What Printer Should I NOT Buy?

What Printer Should I NOT Buy?

In a nutshell, B. A. Computer Services discourages the purchase of liquid ink-based printers for general printing purposes. Nonetheless, there are some good reasons to buy specialized ink-based printers, primarily related to photographic printing.

Ink-based printers are sometimes offered free with purchase of a computer for the simple fact the printer itself is not the money-making item, it is the very high cost of ink cartridges. Someone might argue that $15 is not all that high for a cartridge, but consider the number of pages that can be printed for that $15. The page yield is often not printed on the cartridge box at all, but experience with inkjet printers will quickly demonstrate that any given cartridge may last only a few hundred pages, or if you have to mess around with cleaning the head or making test prints, you may get only 50 pages printed, in several hours of time before the cartridge shows empty again!

Another key reason ink-jet printers (often also marketed as desk-jet printers) are poor choices is their failure rate over time, especially if not used frequently. The tiny tubing that is required to flow the ink from the cartridge to the printer head, and the printer head itself WILL DRY UP over time and clog the system. Attempts to free the clogs are usually futile, and replacing the tubing and printer head becomes an ordeal beyond most printer-owners’ ability. In contrast, a laser printer, if it sits, will happily fire back up months later because laser printing is basically a dry-printing process.

What about those scan-copy-print-all-in-ones? They seem like a great deal! First of all, how often do you really need to copy a stack of papers? Once a month? Is it possible that the cost of getting those copies done at the local copy shop or library greatly outweighs your personal need for an awkward and cheap machine to do it at home for you? Further, if you have a printer, it is likely you also have a computer, and probably a cell phone too these days. Have you tried taking a picture of your document with a cell-phone application, and emailing it to yourself, or directly to the recipients? That email can then be viewed on your computer, and the page printed. Even better, B. A. Computer Services can demonstrate how you may turn your phone into a page scan-copy-print device directly without the need of your computer at all.

Printer models change over time so it is impossible to recommend any particular model without details about your needs.

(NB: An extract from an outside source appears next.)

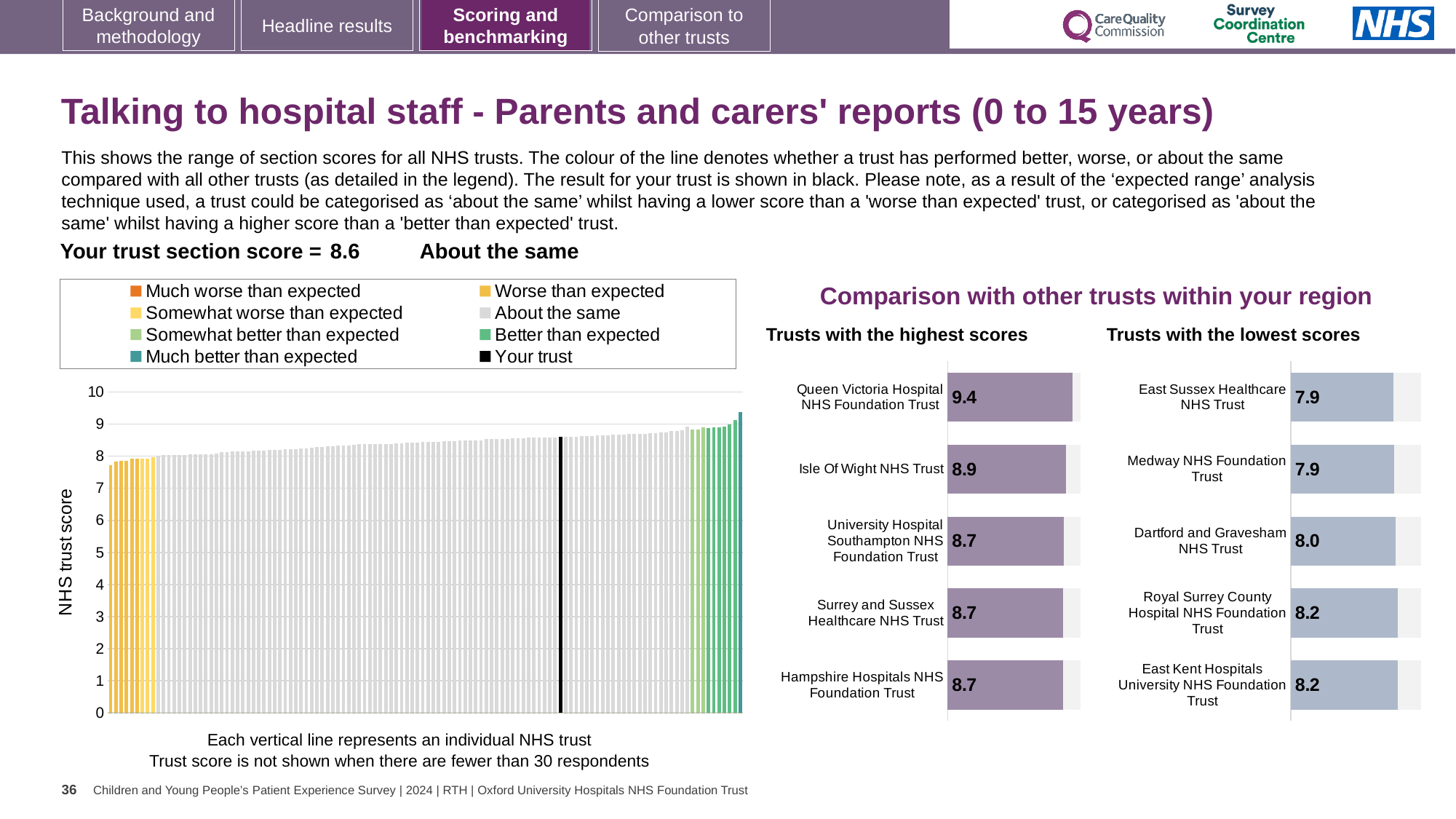
In the 'Trusts with the highest scores' chart, what is the score for Isle Of Wight NHS Trust? 8.9 In the NHS trust score chart on the left, is the value for the black 'Your trust' bar greater or less than 8? greater In the NHS trust score chart on the left, do the bar heights rise or fall from left to right? rise How many trusts are shown in the 'Trusts with the lowest scores' chart? 5 How many entries does the legend above the NHS trust score chart list? 8 In the 'Trusts with the lowest scores' chart, what is the difference between the scores of Royal Surrey County Hospital NHS Foundation Trust and East Sussex Healthcare NHS Trust? 0.3 In the 'Trusts with the lowest scores' chart, what is the score for Dartford and Gravesham NHS Trust? 8.0 In the 'Trusts with the lowest scores' chart, what is the score for East Kent Hospitals University NHS Foundation Trust? 8.2 In the 'Trusts with the lowest scores' chart, which has the larger score: Dartford and Gravesham NHS Trust or Royal Surrey County Hospital NHS Foundation Trust? Royal Surrey County Hospital NHS Foundation Trust In the 'Trusts with the highest scores' chart, what is the difference between the scores of Queen Victoria Hospital NHS Foundation Trust and Isle Of Wight NHS Trust? 0.5 In the 'Trusts with the highest scores' chart, what is the score for Queen Victoria Hospital NHS Foundation Trust? 9.4 In the 'Trusts with the highest scores' chart, which trust has the highest score? Queen Victoria Hospital NHS Foundation Trust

However, on the average, laser printers have throughput about 10 times the throughput of inkjet printers. One very inexpensive laser printer recently sold at Walmart for $110, had a printing speed of up to 26 pages per minute! The standard toner was rated at 700 pages and cost about $45 to replace, while a high-yield (recommended) toner cost $80 for 3000 pages of print (less than 3 cents per page)!

One last consideration regarding ink-based printers — the printed ink will run when wet! Inkjet printers are simply a very poor choice for long-term storage of documents. Any accidental spill over an inkjet print will smear the ink all over the page. Even a wet thumb on the corner of the page can distort part of the printout. Laser prints are a dry printing process and are much more highly rated for legal document storage. No serious business should ever consider printing their invoices on ink-based printers.